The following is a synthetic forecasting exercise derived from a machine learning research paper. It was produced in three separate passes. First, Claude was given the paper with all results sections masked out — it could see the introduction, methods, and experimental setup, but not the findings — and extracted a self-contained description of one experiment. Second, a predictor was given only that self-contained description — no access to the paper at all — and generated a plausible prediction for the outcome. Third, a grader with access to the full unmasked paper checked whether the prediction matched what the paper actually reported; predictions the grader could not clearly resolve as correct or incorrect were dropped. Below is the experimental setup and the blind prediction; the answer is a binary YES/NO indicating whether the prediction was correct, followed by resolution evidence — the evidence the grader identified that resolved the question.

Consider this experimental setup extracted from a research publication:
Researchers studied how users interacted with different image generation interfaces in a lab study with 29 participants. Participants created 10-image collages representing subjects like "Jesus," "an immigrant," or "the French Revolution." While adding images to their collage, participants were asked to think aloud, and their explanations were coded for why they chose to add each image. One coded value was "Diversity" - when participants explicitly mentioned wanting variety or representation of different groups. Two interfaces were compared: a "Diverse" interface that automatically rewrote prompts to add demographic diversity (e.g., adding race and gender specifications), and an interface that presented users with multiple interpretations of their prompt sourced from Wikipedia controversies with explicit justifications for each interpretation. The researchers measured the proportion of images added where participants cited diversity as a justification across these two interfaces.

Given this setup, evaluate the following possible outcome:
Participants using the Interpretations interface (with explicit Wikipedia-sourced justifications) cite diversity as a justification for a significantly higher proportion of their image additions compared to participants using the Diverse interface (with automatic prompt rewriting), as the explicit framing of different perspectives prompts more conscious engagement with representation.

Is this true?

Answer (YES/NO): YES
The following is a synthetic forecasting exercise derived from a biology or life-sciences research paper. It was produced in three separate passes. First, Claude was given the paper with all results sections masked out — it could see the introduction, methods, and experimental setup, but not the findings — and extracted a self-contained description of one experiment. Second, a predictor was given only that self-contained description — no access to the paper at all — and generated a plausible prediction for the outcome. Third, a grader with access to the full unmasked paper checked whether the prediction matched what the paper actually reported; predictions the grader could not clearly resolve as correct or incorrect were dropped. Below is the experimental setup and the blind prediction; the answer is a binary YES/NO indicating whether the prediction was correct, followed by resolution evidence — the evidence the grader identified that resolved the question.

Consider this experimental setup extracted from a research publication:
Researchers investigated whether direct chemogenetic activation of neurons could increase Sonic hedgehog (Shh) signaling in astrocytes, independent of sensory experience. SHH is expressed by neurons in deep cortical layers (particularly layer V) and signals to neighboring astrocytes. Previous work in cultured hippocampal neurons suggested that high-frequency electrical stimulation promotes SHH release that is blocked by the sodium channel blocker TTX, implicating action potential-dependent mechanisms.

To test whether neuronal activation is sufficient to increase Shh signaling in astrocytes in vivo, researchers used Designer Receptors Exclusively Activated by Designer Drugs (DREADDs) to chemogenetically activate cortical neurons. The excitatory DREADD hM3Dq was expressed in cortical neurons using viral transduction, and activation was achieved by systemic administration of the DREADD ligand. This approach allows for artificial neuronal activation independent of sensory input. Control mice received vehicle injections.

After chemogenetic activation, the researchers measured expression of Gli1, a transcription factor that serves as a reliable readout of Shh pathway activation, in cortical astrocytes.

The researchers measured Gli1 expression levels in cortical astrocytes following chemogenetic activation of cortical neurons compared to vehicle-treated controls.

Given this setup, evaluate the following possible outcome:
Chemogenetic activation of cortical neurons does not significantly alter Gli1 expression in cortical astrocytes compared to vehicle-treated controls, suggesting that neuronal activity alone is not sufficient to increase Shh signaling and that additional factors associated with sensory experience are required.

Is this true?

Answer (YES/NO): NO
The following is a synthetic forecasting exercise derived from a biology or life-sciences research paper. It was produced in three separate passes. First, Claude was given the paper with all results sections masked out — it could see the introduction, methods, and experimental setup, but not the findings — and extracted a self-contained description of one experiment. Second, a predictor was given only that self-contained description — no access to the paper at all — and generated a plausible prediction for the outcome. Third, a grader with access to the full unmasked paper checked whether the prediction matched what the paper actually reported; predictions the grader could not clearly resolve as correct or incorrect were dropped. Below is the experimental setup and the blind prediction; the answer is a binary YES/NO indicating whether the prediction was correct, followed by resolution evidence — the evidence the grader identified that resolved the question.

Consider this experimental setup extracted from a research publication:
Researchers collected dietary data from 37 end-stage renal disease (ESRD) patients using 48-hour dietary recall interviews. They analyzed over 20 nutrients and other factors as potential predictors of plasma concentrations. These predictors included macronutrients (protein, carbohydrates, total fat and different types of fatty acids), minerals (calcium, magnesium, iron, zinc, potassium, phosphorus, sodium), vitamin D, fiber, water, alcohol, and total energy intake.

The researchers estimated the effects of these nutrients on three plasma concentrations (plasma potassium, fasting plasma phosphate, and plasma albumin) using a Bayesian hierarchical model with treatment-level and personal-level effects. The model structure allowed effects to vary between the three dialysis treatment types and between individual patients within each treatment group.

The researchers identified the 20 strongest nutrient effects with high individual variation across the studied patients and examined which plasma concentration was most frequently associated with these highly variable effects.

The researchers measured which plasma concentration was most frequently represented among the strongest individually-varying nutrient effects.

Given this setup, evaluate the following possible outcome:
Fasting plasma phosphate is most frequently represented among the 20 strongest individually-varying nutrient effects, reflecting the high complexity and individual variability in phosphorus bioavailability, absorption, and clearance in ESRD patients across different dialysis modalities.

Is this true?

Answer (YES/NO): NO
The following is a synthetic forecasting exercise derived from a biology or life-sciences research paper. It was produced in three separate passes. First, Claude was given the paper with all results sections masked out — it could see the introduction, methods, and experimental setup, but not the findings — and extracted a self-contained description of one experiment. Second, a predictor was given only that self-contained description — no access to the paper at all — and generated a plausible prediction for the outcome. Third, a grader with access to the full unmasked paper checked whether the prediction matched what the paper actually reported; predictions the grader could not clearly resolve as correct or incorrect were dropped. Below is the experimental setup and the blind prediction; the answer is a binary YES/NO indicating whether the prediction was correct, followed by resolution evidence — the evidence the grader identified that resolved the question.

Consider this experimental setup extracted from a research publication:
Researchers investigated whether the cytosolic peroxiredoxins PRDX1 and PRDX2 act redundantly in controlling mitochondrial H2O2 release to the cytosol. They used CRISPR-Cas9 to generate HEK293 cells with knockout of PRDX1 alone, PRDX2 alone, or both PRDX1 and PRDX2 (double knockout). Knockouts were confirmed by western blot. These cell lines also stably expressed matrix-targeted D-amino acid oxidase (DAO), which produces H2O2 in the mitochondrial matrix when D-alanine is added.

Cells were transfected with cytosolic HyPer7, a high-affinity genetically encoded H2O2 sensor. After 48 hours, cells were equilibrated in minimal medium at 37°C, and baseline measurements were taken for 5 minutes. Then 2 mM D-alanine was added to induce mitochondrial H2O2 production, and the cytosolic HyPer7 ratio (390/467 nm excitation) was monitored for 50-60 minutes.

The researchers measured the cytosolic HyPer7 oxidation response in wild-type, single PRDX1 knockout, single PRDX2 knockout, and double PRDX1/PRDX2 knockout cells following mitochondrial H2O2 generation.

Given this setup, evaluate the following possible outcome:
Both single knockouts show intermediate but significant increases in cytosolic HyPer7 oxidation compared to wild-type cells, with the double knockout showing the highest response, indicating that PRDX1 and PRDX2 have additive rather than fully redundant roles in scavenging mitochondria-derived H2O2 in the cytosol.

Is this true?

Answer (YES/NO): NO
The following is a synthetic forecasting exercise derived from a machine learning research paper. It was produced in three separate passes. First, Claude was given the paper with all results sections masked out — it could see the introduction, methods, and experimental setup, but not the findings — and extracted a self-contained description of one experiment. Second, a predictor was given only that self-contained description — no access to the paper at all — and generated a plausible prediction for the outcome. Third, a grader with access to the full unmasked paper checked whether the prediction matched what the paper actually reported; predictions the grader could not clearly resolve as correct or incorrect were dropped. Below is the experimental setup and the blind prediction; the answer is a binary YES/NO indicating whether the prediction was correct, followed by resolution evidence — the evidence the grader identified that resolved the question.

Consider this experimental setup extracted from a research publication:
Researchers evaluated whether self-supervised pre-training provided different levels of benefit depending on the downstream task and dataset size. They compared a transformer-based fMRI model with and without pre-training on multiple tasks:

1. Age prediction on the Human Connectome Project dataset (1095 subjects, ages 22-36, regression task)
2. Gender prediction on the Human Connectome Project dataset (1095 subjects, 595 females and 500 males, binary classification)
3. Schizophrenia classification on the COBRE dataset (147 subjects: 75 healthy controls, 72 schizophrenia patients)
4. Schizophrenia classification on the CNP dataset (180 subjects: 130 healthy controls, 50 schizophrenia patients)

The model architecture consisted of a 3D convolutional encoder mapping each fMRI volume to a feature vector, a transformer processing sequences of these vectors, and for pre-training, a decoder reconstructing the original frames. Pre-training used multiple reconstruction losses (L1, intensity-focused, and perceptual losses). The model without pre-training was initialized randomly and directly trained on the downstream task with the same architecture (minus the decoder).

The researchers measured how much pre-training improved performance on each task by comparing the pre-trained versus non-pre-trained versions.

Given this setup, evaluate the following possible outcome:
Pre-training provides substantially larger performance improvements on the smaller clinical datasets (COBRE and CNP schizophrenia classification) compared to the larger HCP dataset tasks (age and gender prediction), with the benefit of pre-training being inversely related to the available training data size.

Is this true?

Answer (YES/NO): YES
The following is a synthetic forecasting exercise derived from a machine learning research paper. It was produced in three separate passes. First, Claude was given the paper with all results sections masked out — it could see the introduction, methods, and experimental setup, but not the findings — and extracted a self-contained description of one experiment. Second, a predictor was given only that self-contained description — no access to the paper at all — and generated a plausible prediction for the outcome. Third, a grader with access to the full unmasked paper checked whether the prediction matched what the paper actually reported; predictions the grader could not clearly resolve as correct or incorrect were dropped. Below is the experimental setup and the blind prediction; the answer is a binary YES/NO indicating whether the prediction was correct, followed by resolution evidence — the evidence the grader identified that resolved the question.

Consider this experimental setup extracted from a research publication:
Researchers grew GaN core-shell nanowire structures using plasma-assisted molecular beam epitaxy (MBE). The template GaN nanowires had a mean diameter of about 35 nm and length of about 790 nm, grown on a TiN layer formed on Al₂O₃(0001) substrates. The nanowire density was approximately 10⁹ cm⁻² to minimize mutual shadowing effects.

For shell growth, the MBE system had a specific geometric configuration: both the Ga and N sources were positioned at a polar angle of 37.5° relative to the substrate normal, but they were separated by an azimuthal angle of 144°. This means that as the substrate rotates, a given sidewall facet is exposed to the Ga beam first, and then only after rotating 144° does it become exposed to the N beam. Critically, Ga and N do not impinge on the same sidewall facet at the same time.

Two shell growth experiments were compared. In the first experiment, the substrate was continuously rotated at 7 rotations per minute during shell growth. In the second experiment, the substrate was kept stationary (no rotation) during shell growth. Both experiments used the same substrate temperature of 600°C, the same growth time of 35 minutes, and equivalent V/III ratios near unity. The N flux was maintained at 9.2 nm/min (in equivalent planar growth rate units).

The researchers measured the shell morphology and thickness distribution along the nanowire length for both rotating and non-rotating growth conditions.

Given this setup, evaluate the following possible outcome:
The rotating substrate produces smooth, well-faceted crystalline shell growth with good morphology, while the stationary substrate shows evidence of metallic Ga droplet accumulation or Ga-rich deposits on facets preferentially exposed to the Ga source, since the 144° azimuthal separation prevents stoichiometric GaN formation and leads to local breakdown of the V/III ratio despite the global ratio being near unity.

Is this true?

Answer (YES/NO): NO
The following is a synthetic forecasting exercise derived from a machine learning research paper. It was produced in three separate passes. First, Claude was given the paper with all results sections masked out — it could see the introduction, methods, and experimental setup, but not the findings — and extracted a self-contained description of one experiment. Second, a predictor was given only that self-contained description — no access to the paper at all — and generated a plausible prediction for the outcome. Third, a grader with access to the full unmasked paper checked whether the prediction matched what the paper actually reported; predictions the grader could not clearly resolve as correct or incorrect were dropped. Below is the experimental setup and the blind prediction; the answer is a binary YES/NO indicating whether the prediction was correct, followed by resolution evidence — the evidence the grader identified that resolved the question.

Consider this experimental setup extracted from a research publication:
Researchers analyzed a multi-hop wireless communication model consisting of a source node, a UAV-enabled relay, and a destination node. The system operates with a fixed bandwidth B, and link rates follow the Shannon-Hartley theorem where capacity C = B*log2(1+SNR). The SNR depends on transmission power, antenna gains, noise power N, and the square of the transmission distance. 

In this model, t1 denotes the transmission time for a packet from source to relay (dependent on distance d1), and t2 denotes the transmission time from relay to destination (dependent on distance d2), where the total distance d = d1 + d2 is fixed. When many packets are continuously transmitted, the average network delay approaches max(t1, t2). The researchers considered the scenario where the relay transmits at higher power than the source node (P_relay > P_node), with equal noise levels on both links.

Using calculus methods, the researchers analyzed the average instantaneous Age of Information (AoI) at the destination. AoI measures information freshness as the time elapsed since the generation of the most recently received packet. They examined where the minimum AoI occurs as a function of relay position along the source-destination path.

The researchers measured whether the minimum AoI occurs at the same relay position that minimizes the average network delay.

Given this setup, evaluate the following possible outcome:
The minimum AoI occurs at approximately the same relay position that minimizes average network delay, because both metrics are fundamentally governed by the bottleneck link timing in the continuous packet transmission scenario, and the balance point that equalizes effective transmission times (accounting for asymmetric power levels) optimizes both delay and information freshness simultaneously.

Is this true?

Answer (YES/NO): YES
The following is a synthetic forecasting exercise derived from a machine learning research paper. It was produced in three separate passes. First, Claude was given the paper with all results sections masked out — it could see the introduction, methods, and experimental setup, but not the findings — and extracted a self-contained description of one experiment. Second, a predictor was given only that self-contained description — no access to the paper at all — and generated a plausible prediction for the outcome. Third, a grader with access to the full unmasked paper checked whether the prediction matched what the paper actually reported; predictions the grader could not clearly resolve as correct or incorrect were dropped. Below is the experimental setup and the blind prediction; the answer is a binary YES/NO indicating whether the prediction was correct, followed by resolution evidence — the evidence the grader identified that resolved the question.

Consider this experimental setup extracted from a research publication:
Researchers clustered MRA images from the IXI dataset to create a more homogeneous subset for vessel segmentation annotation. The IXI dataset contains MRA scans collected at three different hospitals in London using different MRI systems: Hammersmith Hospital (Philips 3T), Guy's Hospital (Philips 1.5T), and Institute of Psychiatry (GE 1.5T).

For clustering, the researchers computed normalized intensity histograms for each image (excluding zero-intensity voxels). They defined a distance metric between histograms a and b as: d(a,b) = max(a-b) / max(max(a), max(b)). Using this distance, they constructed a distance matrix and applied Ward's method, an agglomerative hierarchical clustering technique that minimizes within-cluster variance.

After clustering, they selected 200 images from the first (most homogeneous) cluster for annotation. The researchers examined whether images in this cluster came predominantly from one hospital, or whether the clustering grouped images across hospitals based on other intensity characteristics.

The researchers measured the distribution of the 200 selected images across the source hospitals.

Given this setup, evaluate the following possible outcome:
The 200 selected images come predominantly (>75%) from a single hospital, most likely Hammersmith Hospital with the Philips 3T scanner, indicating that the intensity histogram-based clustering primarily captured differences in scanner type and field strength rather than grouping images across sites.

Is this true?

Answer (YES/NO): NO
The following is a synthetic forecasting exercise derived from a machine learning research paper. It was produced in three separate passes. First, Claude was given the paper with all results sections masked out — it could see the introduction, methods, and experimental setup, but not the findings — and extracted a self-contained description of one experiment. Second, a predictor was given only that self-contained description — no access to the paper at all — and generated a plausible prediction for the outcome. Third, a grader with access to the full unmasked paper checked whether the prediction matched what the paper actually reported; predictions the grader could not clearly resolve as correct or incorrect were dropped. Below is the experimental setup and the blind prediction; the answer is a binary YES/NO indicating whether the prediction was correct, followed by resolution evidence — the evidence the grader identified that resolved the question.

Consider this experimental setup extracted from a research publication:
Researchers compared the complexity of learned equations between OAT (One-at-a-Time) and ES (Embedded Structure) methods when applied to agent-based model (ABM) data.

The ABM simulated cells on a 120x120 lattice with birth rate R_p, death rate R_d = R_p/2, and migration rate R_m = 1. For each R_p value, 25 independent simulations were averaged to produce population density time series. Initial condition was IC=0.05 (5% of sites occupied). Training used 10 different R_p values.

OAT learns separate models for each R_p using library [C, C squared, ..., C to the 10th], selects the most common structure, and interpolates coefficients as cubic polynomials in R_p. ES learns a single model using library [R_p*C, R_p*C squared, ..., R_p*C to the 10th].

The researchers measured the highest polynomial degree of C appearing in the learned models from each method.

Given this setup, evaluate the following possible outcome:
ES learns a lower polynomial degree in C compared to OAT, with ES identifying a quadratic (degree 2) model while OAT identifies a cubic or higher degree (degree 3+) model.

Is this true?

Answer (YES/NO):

___

◆ **BRIEF**
Every line above from the line with "2. Gender prediction" to the line with "4. Schizophrenia classification", both included, must be reproduced exactly, and no other line may appear.

◆ **FINISHED EXERCISE**
2. Gender prediction on the Human Connectome Project dataset (1095 subjects, 595 females and 500 males, binary classification)
3. Schizophrenia classification on the COBRE dataset (147 subjects: 75 healthy controls, 72 schizophrenia patients)
4. Schizophrenia classification on the CNP dataset (180 subjects: 130 healthy controls, 50 schizophrenia patients)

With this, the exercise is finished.